::: PROVIDED INFORMATION

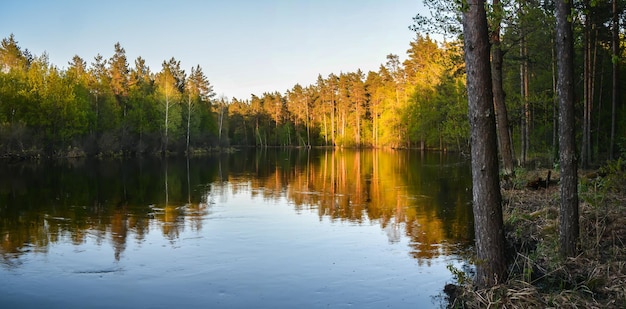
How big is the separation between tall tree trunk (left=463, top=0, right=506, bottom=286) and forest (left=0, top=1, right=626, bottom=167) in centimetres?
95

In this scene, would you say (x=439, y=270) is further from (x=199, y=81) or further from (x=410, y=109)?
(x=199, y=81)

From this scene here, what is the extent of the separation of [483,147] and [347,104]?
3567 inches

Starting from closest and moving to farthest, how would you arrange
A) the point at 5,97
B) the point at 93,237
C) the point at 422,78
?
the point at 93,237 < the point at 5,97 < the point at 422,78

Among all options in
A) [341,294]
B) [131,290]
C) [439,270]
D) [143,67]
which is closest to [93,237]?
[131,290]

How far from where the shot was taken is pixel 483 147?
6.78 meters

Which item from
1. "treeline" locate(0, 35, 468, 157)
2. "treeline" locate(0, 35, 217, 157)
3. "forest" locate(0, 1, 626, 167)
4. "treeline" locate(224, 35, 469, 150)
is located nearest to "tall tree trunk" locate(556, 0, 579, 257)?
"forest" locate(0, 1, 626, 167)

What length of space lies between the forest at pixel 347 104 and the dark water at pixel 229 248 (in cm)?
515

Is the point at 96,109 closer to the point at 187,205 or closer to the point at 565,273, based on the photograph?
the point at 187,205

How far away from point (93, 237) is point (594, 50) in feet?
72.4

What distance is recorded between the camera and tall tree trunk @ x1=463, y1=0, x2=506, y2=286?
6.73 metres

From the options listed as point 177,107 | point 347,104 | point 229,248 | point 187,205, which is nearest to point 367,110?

::::::
::: PROVIDED INFORMATION

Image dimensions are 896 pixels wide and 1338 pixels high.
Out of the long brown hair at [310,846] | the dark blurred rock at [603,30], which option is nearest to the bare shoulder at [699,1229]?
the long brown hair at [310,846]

::::::

(PROBLEM TO SOLVE)
Count the lines in the material above that contain the string "dark", treating uppercase and lowercase as different. Reply with the number only.

(RESPONSE TO THE TASK)
2